• [What the task requires] Reproduce the commentary from "In solidarity, Jerry" to "is welcome indeed.", substituting "frustrated" for "aggrieved".

• [Study text]
+ + +

[OPE-L] Patrick Bond -- Crunch Time for U.S. Capitalism?

From: Gerald_A_Levy@MSN.COM
Date: Sun Dec 05 2004 - 11:17:08 EST


A survey of recent Marxist and heterodox perspectives. In
his next column, Bond promises to "unpack the statistics ...."

In solidarity, Jerry
----------------------------------------------------------
ZNet Commentary
Crunch time for US capitalism? December 04, 2004
By Patrick Bond

 If you are like many aggrieved people I know, the
prospect of the US economic empire stumbling, tripping,
and maybe even crashing is welcome indeed.

 So cheer up, it seems like comeuppance season has
dawned. Former Federal Reserve governor Paul Volcker
warned earlier this year of a "75%  chance of
a financial crisis hitting the US in the next five
years, if it does  not change its policies."

As Volcker told the Financial Times a month ago, "I
think the problem now is that there isn't a sense of
crisis. Sure, you can talk about the budget
deficit in America if you think it is a problem - and
I think it is a big problem - but there is no sense
of crisis, so no one wants to listen."

 That may have just changed. Volcker's successor, Alan
Greenspan,  scared the financial markets into a mini-seizure
last week by admitting, "It seems persuasive that, given
the size of the U.S. current account deficit,
a diminished appetite for adding to dollar balances
must occur at some point."

Former US Labor secretary Robert Reich predicted in
September: "The mainstream view is that the budget deficit
is going to get larger. Simultaneously, the mainstream view is
that there is no reason to believe that the trade deficit is going to
shrink any time soon. In fact, I  see the dollar continuing to
decline and I see at some point a tipping pointÂ.  because at
some point it becomes a lousy investment."

+ + +

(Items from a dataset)
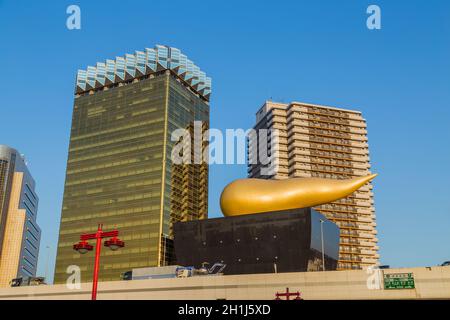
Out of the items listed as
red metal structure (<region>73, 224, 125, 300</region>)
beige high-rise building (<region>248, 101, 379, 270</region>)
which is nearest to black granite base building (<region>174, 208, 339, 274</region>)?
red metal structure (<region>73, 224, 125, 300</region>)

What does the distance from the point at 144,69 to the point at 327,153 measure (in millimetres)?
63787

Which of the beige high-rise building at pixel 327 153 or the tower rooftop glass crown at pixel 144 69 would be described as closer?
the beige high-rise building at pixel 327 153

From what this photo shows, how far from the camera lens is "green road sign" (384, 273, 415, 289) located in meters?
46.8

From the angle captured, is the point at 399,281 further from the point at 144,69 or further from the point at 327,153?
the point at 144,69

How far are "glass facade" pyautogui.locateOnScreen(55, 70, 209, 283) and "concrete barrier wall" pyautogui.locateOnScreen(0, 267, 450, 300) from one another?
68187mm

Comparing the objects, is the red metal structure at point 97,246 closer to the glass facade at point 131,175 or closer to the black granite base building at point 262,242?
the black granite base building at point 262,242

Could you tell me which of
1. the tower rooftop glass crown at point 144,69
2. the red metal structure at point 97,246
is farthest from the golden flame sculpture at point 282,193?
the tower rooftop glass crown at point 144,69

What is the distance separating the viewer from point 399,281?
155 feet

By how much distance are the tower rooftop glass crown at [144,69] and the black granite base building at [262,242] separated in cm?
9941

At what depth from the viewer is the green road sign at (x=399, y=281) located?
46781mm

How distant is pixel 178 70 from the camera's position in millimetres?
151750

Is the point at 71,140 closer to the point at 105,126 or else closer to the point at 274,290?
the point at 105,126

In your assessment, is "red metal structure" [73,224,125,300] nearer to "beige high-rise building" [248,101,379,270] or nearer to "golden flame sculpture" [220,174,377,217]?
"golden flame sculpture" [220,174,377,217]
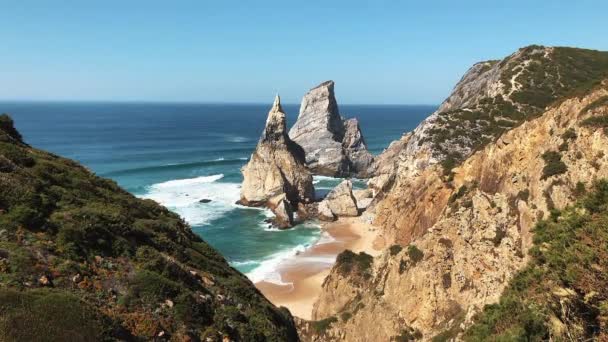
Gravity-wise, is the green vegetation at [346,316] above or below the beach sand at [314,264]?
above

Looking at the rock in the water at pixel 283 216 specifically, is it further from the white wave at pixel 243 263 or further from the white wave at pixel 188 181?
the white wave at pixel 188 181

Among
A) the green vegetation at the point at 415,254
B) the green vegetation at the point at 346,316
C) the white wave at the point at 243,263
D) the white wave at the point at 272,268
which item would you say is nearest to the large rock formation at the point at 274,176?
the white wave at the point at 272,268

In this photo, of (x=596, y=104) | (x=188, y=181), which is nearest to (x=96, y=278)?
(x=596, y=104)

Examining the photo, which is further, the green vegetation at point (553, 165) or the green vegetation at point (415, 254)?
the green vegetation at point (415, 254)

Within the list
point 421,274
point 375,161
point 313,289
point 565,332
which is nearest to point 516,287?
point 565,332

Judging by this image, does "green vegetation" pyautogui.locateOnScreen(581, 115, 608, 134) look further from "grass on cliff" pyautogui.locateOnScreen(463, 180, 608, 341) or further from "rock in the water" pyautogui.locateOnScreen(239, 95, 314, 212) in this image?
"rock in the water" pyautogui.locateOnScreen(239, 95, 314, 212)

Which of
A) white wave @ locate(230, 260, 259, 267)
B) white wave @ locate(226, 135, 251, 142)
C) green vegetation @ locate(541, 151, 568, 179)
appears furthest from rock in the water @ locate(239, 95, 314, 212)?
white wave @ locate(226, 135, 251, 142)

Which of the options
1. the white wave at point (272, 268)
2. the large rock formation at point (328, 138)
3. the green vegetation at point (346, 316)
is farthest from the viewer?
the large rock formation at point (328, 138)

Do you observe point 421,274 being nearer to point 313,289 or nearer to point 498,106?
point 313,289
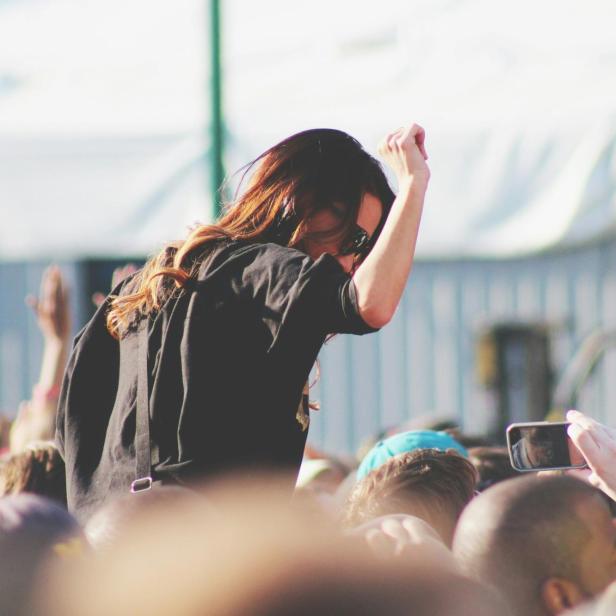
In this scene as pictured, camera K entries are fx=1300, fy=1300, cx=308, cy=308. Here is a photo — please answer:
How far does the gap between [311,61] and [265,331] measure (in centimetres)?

+ + +

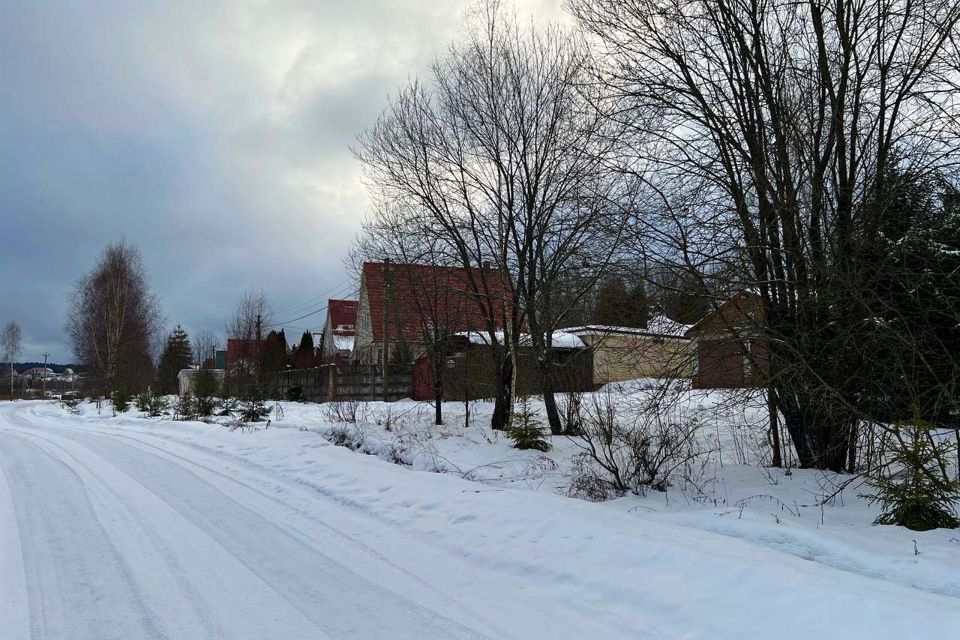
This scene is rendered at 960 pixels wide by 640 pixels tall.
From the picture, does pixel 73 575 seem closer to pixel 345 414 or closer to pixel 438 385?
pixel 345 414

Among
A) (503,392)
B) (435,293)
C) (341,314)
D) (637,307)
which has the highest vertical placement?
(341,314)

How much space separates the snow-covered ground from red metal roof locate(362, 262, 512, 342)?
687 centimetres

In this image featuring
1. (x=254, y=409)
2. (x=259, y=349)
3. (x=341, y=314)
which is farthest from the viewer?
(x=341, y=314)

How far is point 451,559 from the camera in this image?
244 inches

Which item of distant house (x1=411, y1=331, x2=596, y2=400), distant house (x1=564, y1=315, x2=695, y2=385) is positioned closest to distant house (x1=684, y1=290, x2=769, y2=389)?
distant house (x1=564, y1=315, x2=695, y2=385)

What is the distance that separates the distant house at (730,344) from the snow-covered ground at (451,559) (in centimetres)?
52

+ + +

• [Result for this exercise]
In solidarity, Jerry
----------------------------------------------------------
ZNet Commentary
Crunch time for US capitalism? December 04, 2004
By Patrick Bond

 If you are like many frustrated people I know, the
prospect of the US economic empire stumbling, tripping,
and maybe even crashing is welcome indeed.